Among the most actively-traded currencies, the biggest difference in the last 24 hours was the 0.5% that separated the leading euro and Norwegian krone from the lagging Japanese yen. Over the last week those places were occupied by the US and NZ dollars, with only 0.7% between them. There is a lot not going on in the FX market.
Sterling once again maintained its poise as the Prime Minister confirmed a one-month extension to the lockdown and the media speculated that it could continue indefinitely. The pound received help, more theoretical than practical, from news that the UK and Australian prime ministers had agreed a trade deal that will put more Scotch whisky in Australian glasses and Australian beef on British dining tables. The GBP and AUD are unchanged against one another.
Fewer jobseekers
As if to confirm investors’ lack of interest in sterling, there was no reaction by the pound to some decently positive UK employment statistics this morning. Nor, indeed, did anyone appear to be much bothered by any of the data or events over the last 24 hours.
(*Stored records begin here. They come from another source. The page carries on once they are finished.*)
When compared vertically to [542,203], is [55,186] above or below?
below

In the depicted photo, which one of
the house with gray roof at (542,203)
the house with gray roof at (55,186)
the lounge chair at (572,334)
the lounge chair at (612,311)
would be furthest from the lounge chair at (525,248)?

Even the news media struggled to make anything of a fourth consecutive downward tick in UK unemployment, this time to 4.7%. The BBC simply repeated the ONS’s observation that “The jobs market is ‘showing signs of recovery’".
Monday’s few other ecostats were no more remarkable. Switzerland’s producer and import price index went up by 0.8% in May, contributing to a 3.2% annual increase. More usefully, Eurozone industrial production rose 0.8% in April, taking output 39.3% higher than the same month in 2020. Less impressively, Canadian manufacturing sales fell 2.1% in April. Transportation equipment, petroleum and coal products saw the biggest declines. Overnight, the Reserve Bank of Australia published the minutes of its last policy meeting and the ABS reported that house prices rose 7.5% in the year to 31 March.
Inflation and the Governor
It is possible, though not guaranteed, that today’s data and events will contribute more than yesterday’s to financial market action. There are consumer price index figures from Germany, France and Italy, retail sales from the United States and an appearance by Bank of England Governor Andrew Bailey.
French and German inflation rates, already announced, were 2.4% and 1.8% respectively; Italy is pencilled in for a more modest 1.3%. The only other European numbers are for April’s balance of trade. This afternoon’s sole Canadian statistic is for housing starts. The US data cover producer prices, retail sales, industrial production, capacity utilisation, international capital flows, house-building activity and the New York Fed’s manufacturing index. At 1315h Andrew Bailey will be talking about “the future growth of UK-based financial and related professional services”.
Data from the Far East tonight relate to NZ house prices, Japan‘s balance of trade, and Chinese industrial production and retail sales. Ahead of London’s opening on Wednesday, the ONS will print the UK statistics for consumer and producer prices. Headline inflation is expected to come in at 1.8%.